Don’t we all remember the scandal of Milli Vanilli, when Fab Morvan and Rob Pilatus, who lip-synched to the voices of others, were exposed at the live MTV concert in 1989? Girl You Know It’s True had jammed, and inevitably they were stripped of the Grammy Awards – and dignity.
Leonardo Di Caprio’s character in the 2000 film Catch Me if You Can was based on Frank Abagnale Jr, who pretended to be a pilot, teacher, doctor, lawyer and doctor.
An aphorism credited to several people, amongst whom the other notorious con-man Joseph (“Paper Collar Joe”) Bessimer, Mark Twain, P. T. Barnum and Michael Cassius McDonald says that “there’s a sucker born every minute”. This must be true, because there is even a list of alternative Ten Commandments meant to instruct wannabe con-men (and con-women, for I know that these exist too since I have met some of them), as follows:
1. Be a patient listener (it is this, not fast talking, that gets a con man his coups).
2. Never look bored.
3. Wait for the other person to reveal any political opinions, and then agree with them.

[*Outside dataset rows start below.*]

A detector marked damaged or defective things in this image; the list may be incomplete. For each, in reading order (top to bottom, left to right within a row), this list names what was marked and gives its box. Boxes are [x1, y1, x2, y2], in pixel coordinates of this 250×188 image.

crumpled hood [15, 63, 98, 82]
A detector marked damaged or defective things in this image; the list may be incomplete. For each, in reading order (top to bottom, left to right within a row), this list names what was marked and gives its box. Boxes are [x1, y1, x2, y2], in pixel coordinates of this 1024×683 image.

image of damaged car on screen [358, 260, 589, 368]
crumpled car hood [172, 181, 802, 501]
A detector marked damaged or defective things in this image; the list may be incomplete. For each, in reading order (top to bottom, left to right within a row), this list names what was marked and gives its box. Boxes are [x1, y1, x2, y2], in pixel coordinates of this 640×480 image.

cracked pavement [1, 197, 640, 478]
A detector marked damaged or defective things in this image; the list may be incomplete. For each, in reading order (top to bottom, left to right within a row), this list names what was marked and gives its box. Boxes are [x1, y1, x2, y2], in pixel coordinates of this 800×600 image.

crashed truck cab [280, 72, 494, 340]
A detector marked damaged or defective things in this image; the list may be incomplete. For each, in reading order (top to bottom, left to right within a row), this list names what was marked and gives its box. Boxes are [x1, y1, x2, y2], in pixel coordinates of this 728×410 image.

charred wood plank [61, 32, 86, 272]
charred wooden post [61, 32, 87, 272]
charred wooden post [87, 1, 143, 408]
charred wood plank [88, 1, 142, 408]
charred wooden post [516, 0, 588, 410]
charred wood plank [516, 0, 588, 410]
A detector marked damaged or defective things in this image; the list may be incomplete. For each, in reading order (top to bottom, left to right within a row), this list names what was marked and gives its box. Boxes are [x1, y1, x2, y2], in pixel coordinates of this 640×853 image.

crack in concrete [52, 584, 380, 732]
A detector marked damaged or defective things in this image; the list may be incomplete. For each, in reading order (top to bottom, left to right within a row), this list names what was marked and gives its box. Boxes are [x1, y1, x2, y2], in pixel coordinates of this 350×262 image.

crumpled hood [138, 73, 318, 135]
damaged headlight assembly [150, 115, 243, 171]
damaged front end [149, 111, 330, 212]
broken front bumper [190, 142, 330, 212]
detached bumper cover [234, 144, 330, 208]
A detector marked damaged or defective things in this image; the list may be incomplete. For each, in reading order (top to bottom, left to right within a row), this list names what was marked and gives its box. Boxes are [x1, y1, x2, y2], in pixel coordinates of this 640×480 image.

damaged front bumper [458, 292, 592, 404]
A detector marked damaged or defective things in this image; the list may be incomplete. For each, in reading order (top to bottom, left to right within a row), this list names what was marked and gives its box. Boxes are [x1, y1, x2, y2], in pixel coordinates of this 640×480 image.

4. Let the other person reveal religious views, and then have the same ones.
5. Hint at sex talk, but don’t follow it up unless the other person shows a strong interest.
6. Never discuss illness, unless some special concern is shown.
7. Never pry into a person’s personal circumstances (they’ll tell you all eventually).
8. Never boast – just let your importance be quietly obvious.
9. Never be untidy.
10. Never get drunk.
Just for the record, however, there exists a longer version of the above cliché: There’s a mark born every minute, and one to trim ‘em and one to knock em“. A mark is a quarry; to trim means to fleece, and to knock means to open another person’s eyes to the trick.
All in all, therefore, we can conclude that there is never a shortage of cheaters, dupes, and honest people. It’s our choice as to which category we want to belong.